Le chaos qui se dessine à travers le pays est de plus en plus évident, à tous les points de vue. L’anarchie est totale. D’abord, du point de vue de la sécurité publique, plus personne ne peut se sentir à l’abri d’une agression quelconque. Même que, parfois, elle est perpétrée par des agents de l’ordre public, de la Police, plus précisément, ou de personnes habillées en uniforme de la Police. On a répertorié plusieurs cas de ce genre, récemment, et le Directeur Général de la Police, Michel-Ange Gédéon, semble les accréditer en mettant en garde les membres de la force constabulaire contre des dérives, ordonnées ou non de supérieurs politiques. Les voies publiques ne sont pratiquement plus accessibles aux véhicules, sauf peut-être aux taxis-motos qui peuvent slalomer entre les débris jetés sur la chaussée pour interdire le passage des véhicules. Parfois, il s’agit de vraies barricades enflammées ou pas, et celui ou celle qui prend le risque de les franchir sans y être autorisé prend une chance. Personne, aucune autorité ne pourrait peut-être pas voler à son secours. C’est alors, à la grâce de Dieu! Les routes nationales numéro 1, vers le nord, numéro 3, vers le Centre, numéro 2, vers le sud sont de vraies souricières. Les voyageurs sont pratiquement à la merci des bandits de tout acabit ou de simples manifestants bloquant le passage. Des cargaisons entières commandées par des commerçants en provinces ont été détournées, pillées ou emportées vers des repaires aux mains des gangs, dans l’Artibonite, dans le Plateau Central et même sur la route du sud. Et l’État ne fait rien. Le Chef de l’État, le Chef de l’Exécutif, le Premier Ministre, le Chef de la Police, ne font rien. Le chaos, c’est déjà cela et il est bien installé.

→ **Données présentées**
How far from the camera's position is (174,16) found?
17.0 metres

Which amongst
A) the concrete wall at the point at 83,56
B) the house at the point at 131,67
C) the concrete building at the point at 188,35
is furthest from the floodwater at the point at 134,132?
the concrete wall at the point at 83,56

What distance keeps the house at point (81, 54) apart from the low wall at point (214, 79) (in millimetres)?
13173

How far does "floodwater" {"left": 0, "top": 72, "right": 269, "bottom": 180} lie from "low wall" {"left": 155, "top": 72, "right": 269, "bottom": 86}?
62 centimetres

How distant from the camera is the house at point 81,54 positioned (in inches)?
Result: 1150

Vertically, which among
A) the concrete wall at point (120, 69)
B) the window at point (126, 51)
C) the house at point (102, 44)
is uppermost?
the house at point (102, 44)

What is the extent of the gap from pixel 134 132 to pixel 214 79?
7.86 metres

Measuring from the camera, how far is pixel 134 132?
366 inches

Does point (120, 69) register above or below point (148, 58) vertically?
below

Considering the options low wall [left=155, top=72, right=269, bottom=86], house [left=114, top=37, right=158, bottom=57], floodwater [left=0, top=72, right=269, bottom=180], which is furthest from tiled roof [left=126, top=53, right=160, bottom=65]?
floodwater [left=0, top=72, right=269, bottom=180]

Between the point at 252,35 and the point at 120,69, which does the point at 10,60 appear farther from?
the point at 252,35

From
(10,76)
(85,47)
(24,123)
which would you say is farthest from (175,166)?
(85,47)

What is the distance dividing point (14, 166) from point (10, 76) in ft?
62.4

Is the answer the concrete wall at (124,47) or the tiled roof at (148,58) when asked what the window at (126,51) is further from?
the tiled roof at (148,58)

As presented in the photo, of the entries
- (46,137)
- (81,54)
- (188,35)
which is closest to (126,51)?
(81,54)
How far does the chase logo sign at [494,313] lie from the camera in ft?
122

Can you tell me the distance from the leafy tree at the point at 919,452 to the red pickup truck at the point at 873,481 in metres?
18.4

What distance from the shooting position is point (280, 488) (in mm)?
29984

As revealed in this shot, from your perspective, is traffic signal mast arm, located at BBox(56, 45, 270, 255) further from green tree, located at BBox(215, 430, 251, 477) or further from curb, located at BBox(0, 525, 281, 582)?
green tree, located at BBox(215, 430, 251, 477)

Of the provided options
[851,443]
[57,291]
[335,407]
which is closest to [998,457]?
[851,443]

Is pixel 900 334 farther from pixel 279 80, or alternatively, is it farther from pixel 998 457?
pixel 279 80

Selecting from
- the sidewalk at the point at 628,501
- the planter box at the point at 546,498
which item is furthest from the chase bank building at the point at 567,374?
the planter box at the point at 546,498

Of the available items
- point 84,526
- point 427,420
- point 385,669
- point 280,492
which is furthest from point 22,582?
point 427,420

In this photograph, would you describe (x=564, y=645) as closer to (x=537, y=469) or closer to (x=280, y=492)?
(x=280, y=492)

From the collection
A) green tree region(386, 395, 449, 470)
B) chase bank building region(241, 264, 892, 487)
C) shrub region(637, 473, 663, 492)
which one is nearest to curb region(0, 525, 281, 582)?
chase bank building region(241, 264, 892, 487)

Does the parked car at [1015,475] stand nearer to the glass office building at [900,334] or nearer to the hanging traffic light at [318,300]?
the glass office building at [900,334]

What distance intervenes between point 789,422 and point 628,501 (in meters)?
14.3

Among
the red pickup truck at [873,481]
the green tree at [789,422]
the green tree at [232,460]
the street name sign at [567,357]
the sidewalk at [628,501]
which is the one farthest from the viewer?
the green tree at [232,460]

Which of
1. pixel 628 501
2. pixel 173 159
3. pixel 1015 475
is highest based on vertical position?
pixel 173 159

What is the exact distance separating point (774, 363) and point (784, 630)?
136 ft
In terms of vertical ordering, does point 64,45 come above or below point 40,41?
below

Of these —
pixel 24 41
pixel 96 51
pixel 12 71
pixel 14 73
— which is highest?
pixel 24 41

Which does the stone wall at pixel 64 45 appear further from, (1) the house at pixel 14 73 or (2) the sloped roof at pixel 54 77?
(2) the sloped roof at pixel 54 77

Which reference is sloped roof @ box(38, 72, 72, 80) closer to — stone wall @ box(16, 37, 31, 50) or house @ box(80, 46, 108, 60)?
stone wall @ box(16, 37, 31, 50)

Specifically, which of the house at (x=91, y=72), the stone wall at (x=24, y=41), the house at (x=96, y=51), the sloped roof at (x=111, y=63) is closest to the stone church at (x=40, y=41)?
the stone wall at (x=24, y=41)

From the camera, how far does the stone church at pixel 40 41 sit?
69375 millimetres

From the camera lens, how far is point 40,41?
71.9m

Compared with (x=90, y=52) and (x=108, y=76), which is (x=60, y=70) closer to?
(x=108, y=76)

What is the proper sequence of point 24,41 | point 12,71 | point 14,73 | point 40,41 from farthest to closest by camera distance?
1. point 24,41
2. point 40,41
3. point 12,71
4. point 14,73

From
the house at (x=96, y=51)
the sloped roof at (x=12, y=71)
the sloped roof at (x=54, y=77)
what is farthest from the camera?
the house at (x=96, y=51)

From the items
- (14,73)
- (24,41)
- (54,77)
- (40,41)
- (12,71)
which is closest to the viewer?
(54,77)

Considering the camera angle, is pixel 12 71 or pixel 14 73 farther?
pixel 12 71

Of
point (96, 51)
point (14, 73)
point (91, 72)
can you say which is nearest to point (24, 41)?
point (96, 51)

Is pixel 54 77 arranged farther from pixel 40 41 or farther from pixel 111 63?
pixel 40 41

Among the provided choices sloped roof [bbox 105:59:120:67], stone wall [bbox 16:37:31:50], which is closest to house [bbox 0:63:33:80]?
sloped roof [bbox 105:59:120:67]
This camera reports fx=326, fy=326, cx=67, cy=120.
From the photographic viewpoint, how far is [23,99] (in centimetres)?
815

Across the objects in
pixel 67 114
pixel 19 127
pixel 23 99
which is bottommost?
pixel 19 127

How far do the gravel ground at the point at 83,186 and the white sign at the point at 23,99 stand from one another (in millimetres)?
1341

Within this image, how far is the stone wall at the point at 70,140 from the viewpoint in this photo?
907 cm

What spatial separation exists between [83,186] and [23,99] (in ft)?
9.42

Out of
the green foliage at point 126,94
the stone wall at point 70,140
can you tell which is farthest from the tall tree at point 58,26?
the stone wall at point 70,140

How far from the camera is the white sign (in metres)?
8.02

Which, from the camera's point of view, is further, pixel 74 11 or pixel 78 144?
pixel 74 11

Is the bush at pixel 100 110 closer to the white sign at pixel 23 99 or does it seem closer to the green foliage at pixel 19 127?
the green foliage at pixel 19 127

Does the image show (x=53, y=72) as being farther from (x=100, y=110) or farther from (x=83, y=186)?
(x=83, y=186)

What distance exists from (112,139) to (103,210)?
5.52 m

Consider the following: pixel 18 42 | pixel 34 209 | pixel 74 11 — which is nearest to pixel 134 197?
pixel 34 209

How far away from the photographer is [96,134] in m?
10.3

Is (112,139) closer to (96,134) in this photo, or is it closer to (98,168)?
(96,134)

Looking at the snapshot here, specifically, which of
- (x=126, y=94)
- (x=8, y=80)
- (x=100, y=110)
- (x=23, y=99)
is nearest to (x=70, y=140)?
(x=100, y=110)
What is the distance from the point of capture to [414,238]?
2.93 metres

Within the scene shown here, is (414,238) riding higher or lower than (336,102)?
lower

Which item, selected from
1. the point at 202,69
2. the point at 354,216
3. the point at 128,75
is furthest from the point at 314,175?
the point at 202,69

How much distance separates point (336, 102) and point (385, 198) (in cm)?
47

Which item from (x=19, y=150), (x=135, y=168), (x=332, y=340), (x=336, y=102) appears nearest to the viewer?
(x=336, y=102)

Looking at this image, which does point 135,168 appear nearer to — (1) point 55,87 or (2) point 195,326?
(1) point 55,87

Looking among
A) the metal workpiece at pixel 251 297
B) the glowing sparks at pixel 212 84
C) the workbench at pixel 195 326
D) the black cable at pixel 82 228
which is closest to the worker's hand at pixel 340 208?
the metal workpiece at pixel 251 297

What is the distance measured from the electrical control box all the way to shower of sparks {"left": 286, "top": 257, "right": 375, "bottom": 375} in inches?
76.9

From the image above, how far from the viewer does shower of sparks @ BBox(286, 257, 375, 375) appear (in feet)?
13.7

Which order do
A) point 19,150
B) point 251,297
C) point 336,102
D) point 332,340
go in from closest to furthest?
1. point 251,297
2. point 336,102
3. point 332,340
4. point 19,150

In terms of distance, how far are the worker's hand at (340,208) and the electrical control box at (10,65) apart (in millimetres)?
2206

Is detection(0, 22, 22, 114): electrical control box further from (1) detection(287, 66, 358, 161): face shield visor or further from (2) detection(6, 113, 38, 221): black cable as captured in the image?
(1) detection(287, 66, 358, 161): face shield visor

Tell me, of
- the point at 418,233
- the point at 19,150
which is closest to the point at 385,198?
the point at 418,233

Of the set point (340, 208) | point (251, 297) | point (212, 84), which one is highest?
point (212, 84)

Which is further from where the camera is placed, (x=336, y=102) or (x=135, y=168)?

→ **Consignes écrites**
a – Dans le texte sur le chaos, relevez toutes les autorités nommées dans la phrase qui commence par « Le Chef de l'État ».
b – Mettez en CSV les entrées, depuis le début des entrées jusqu'à la ligne contenant « 7.86 metres » incluse, s'il vous plaît, avec deux colonnes, demande et reponse. Chaque entrée doit occuper une ligne, chaque champ doit être entre guillemets et les sauts de ligne doivent être remplacés par des espaces.
Le texte et les entrées n'ont aucun lien entre eux.

→ **Corrigé des exercices**
a – Le Chef de l'État, le Chef de l'Exécutif, le Premier Ministre, le Chef de la Police

b –
demande,reponse
"How far from the camera's position is (174,16) found?","17.0 metres"
"Which amongst A) the concrete wall at the point at 83,56 B) the house at the point at 131,67 C) the concrete building at the point at 188,35 is furthest from the floodwater at the point at 134,132?","the concrete wall at the point at 83,56"
"What distance keeps the house at point (81, 54) apart from the low wall at point (214, 79) (in millimetres)?","13173"
"How far does ""floodwater"" {""left"": 0, ""top"": 72, ""right"": 269, ""bottom"": 180} lie from ""low wall"" {""left"": 155, ""top"": 72, ""right"": 269, ""bottom"": 86}?","62 centimetres"
"How distant from the camera is the house at point 81,54 positioned (in inches)?","Result: 1150"
"Vertically, which among A) the concrete wall at point (120, 69) B) the window at point (126, 51) C) the house at point (102, 44) is uppermost?","the house at point (102, 44)"
"What is the extent of the gap from pixel 134 132 to pixel 214 79?","7.86 metres"